Wednesday, October 22, 2014

IRS to Restaurants: Comply with UNICAP!

On September 26, 2014, the Service released Chief Counsel Advice 201439001 on restaurants' UNICAP compliance. Historically, few restaurants complied with UNICAP. This led to LB&I examining a number of restaurants on this issue.  In this memo, Chief Counsel advised the Field that restaurants willing to adopt a reasonable facts-and-circumstances UNICAP method should not be required to use the Simplified Production Method.


Background: Section 263A requires certain taxpayers to capitalize additional costs into inventory. Even though section 263A was enacted as part of the Tax Reform Act of 1986 and final UNICAP regulations were adopted in 1993, some industries continue to have high rates of UNICAP non-compliance. Restaurants are the textbook example.

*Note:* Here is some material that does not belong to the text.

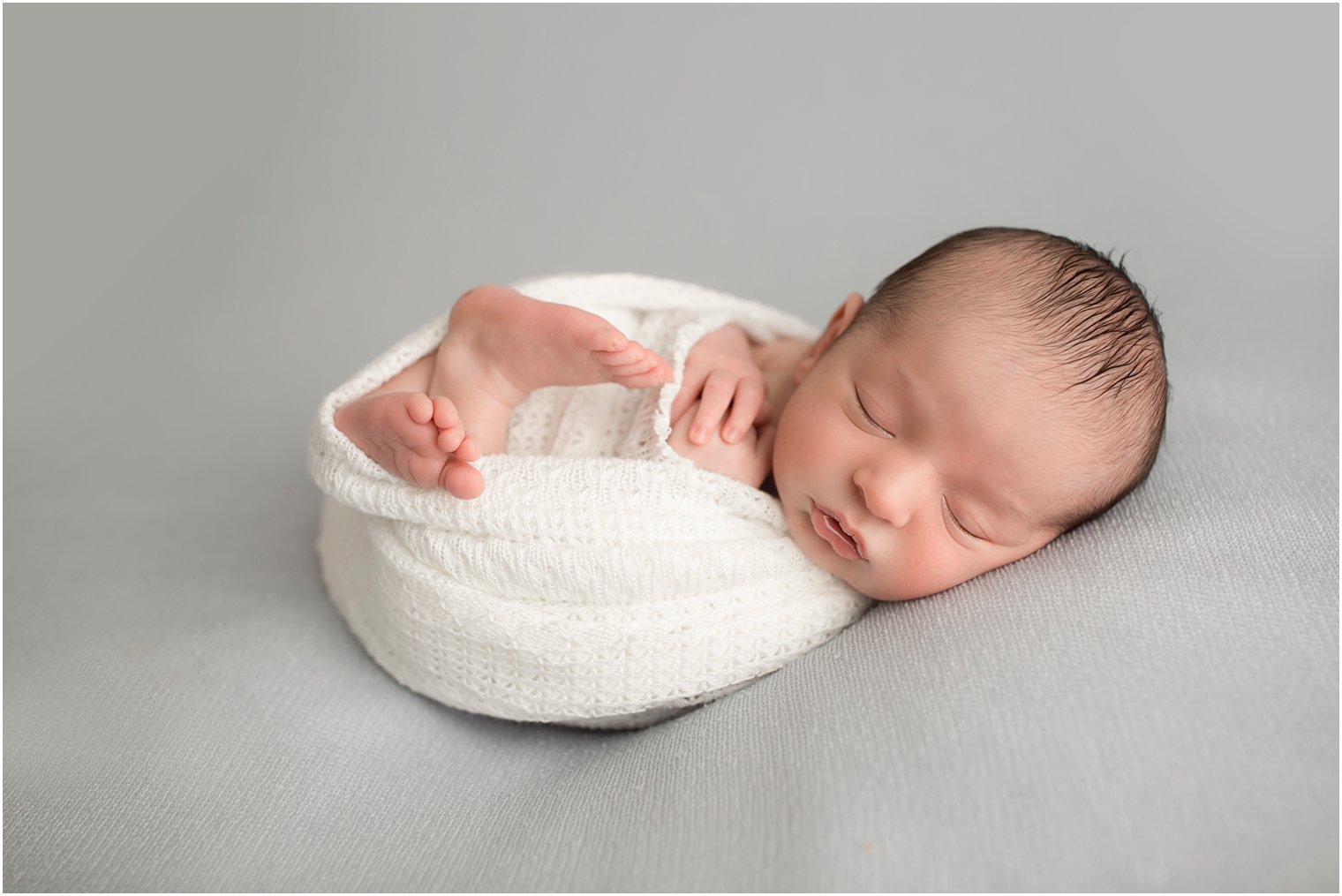 Newborn boy on gray blanket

Under prior law, the restaurant industry failed to qualify as a manufacturer under the former Investment Tax Credit and successfully avoided classification as a manufacturer under the full absorption inventory capitalization regulations. This changed with the enactment of UNICAP in 1986. As relevant here, UNICAP requires producers to capitalize additional section 263A costs. Production is defined broadly enough to include restaurants that prepare food for sale. In recent years, the Service has stepped up its enforcement activity in this area. This increased examination activity led to this chief counsel advice memo.

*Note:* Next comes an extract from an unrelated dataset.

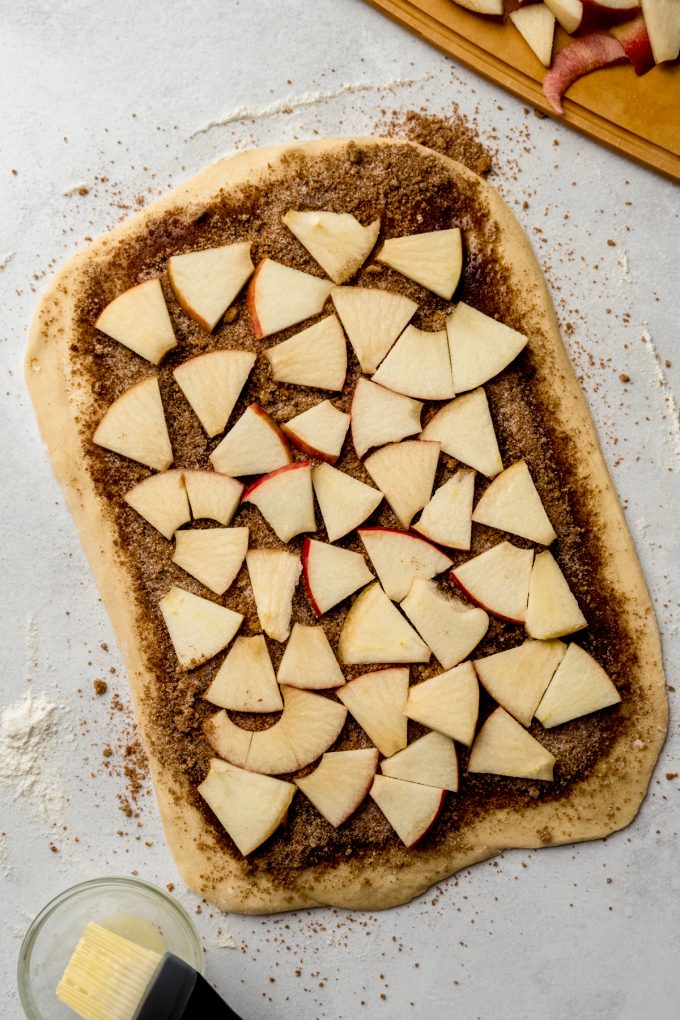 Aerial photo of a rectangle of dough to make apple cinnamon rolls.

In this CCA, the Service describes how restaurants maintain inventories of raw materials and expend significant sums on kitchen labor ("back-of-the-house" costs). Under the Simplified Production Method, all of the back-of-the-house costs allocable to production would be capitalized to the ending raw material inventory based on overall inventory turns. Using a facts-and-circumstances UNICAP method, a restaurant could allocate these costs just to the finished goods inventory. Since restaurants rarely have finished goods inventories, these costs would be expensed via cost of goods sold. Chief Counsel advised the Field that it would not support forcing restaurants on the Simplified Production method if the restaurants are willing to adopt a reasonable facts-and-circumstances UNICAP. Chief Counsel went on to note that restaurants may come in for accounting method changes to either use a reasonable facts-and-circumstances UNICAP method or to treat back-of-the-house production costs as section 471 costs and use the Simplified Production Method.

Practitioner Insights:
  • Chief Counsel assumed that the restaurants were producers. Though highly unlikely, some "restaurants" may not be producers.
  • Treating the back-of-the-house production costs as section 471 costs or adopting a facts-and-circumstances UNICAP method using actual costs are both non-automatic accounting method changes that require filing the method change during the year of change and paying the Service a $7,000 user fee. (Taxpayers with less than $1 million in gross receipts would generally qualify to use the cash method under Rev. Proc. 2001-10 and are exempt from UNICAP.)
  •  Restaurants could use the automatic consent change procedures to adopt a burden rate method, but would have to use predetermined burden rates and capitalize any variances. This increases the complexity and number of UNICAP calculations each year.
  • Though the Service can put taxpayers on the most disadvantageous, permissible tax accounting method, it does not have to do so. This CCA announces to the Field and to Appeals that a reasonable facts-and-circumstances UNICAP method should be accepted. 
  • When I have run across this issue in practice, the use of a facts-and-circumstances UNICAP method can reduce the additional section 263A costs capitalized to ending inventory by up to 90%. If a smaller restaurant treats back-of-the-house labor costs as section 471 costs, it could completely eliminate the additional costs capitalized to ending inventory.